Type: Article
Severens, Kenneth ‘Emigration and Provincialism: Samuel Cardys Architectual Career in the Atlantic World’, Eighteenth-century Ireland/Iris an dá chultúr, Vol. 5 (1990), pp 21-36.
In 1752, Dublin master builder and carpenter Samuel Cardy emigrated to Charleston, South Carolina. Though involved in some successful buildings in Dublin, Cardys departure for America was the result of his being found to have overcharged for work done on the Barracks at Navan and then to have offered a bribe to the official inspecting his work. Once he got to America, however, Cardy used his knowledge of Irish architecture well and based several buildings on those he had known in Ireland. Cardys career on both sides of the ocean provides persuasive architectural evidence for an interrelated Atlantic world, as well as a specific instance of Irish-American emigration.

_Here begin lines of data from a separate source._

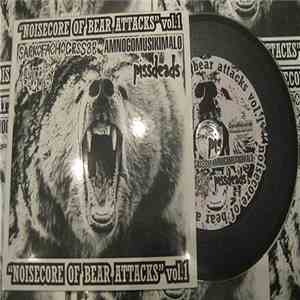 Sarkofachocrss88 / Amnogomusikimalo / Death Before Revolution / Pissdeads - 4-way FLAC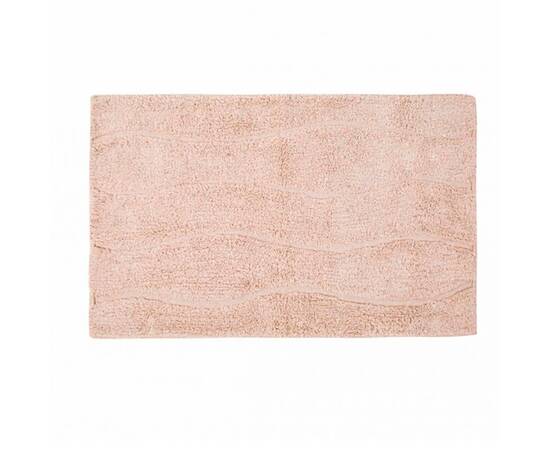 Набор ковриков Shalla Melba somon лососевый 40x60+50x80 (svt-2000022281515), Цвет: персиковый, Размер: 50x80, изображение 2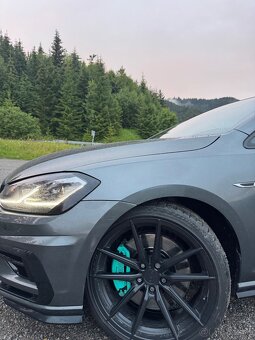 Golf 7,5r - 2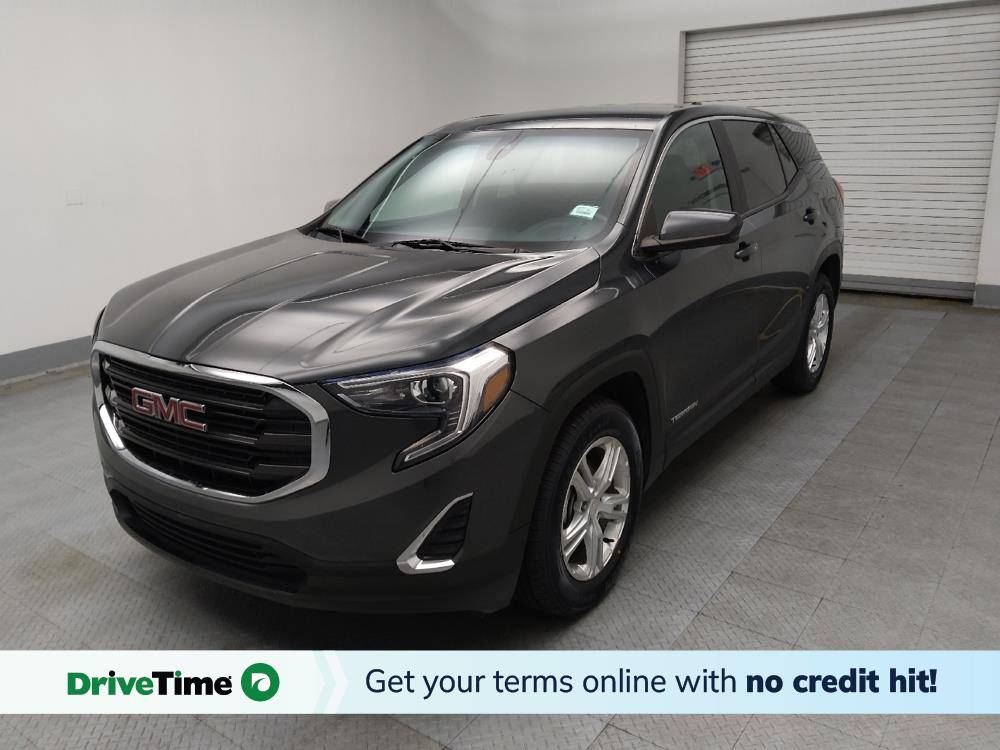 2021 GMC Terrain SLE — SUV — 80,678 mi — Midlothian, IL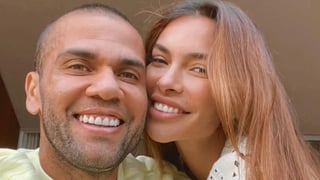 Joana Sanz y su divorcio de Dani Alves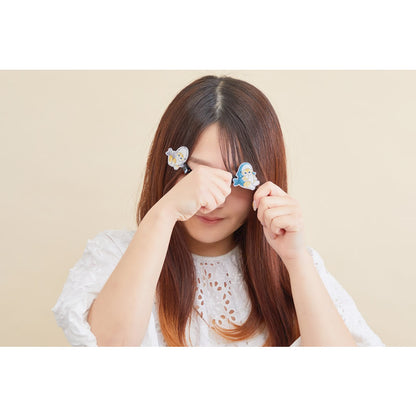 mofusand ダイカット前髪クリップ(サメにゃん)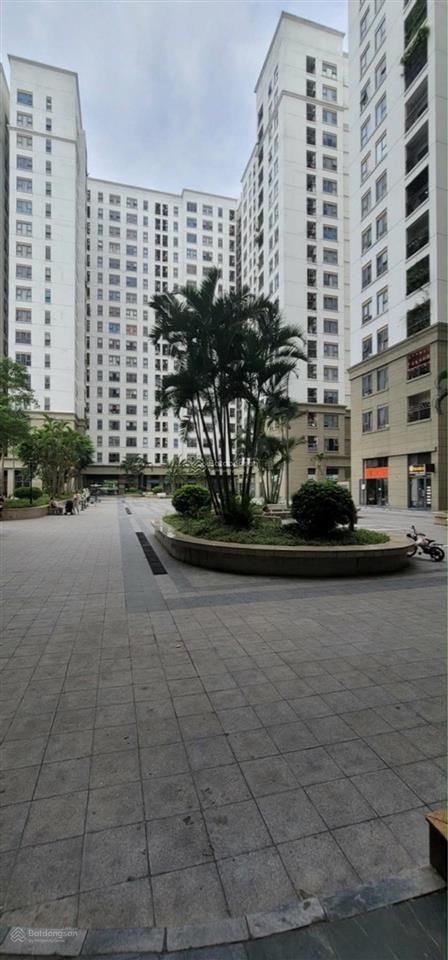 Cần bán chung cư homeland 60m2 2pn + 2wc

Severens notes that Cardys exile was more characteristic of that of the catholics of the following century than of eighteenth-century protestants, and comments on Cardys assimilation into the American community of English, Scottish, Huguenot, and protestant Irish residents. Severens concludes that: In bringing to South Carolina the latest Dublin architectural style, Cardy furthered the cause of North American Anglicisation. Included are nine plates of buildings associated with Cardy.